The well known Fibonacci sequence is obtained by starting with 0 and 1 and then adding the two last numbers to get the next one. For example the third number in the sequence is 1 (1=1+0), the forth is 2 (2=1+1), the fifth is 3 (3=2+1) and so on.
| i | 0 | 1 | 2 | 3 | 4 | 5 | 6 | 7 | 8 | 9 |
|---|---|---|---|---|---|---|---|---|---|---|
| Fib(i) | 0 | 1 | 1 | 2 | 3 | 5 | 8 | 13 | 21 | 34 |
The sequence appears on many things in our life, in nature, and has a great significance. Among other things, do you know that all positive integer numbers can be represented as a sum of numbers in the Fibonacci sequence? More than that, all positive integers can be represented as a sum of a set of Fibonacci numbers, that is, numbers from the sequence, without repetition. For example: 13 can be the sum of the sets {13}, {5,8} or{2,3,8} and 17 is represented by {1,3,13} or {1,3,5,8}. Since all numbers have this property (do you want to try to prove this for yourself?) this set could be a nice way to use as a "base" to represent the number. But, as we have seen, some numbers have more than one set whose sum is the number. How can we solve that? Simple! If we add the constraint that the sets cannot have two consecutive Fibonacci numbers, than we have a unique representation for each number! This restriction is because the sum of any two consecutive Fibonacci numbers is just the following Fibonacci number.
Now that we know all this we can prepare a nice way to represent any positive integer. We will use a binary sequence (just zeros and ones) to do that. For example, 17 = 1 + 3 + 13 (remember that no two consecutive Fibonacci numbers can be used). Let's write a zero for each Fibonacci number that is not used and one for each one that is used, starting at the right. Then, 17 = 100101. See figure 2 for a detailed explanation. In this representation we should not have zeros at the left, this is, we should only write starting with the first one. In order for you to understand better, note that in this scheme, not using two consecutive Fibonacci numbers means that the binary sequence will not have two consecutive ones. When we use this representation for a number we say that we are using the Fibonaccimal base, and we write it like 17 = 100101 (fib).

§ Exercise data

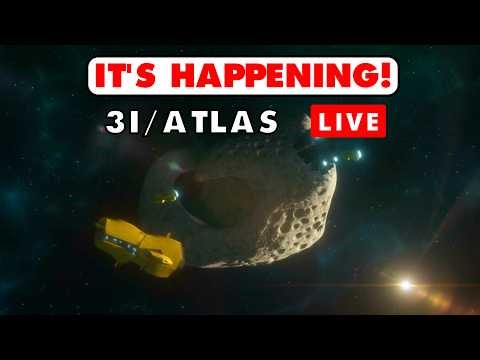 LIVE TELESCOPE 3I/ATLAS ON JUPITER AND A1 MAPS TO EXPLODE!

§ Tasks to complete
(A) In the Fibonacci text, what constraint gives each positive integer a unique representation as a sum of Fibonacci numbers?
(B) Return the part of the Fibonacci text between "Now that we" and "17 = 100101 (fib).", inclusive.

§ Answers
(A) The set cannot contain two consecutive Fibonacci numbers.

(B)
Now that we know all this we can prepare a nice way to represent any positive integer. We will use a binary sequence (just zeros and ones) to do that. For example, 17 = 1 + 3 + 13 (remember that no two consecutive Fibonacci numbers can be used). Let's write a zero for each Fibonacci number that is not used and one for each one that is used, starting at the right. Then, 17 = 100101. See figure 2 for a detailed explanation. In this representation we should not have zeros at the left, this is, we should only write starting with the first one. In order for you to understand better, note that in this scheme, not using two consecutive Fibonacci numbers means that the binary sequence will not have two consecutive ones. When we use this representation for a number we say that we are using the Fibonaccimal base, and we write it like 17 = 100101 (fib).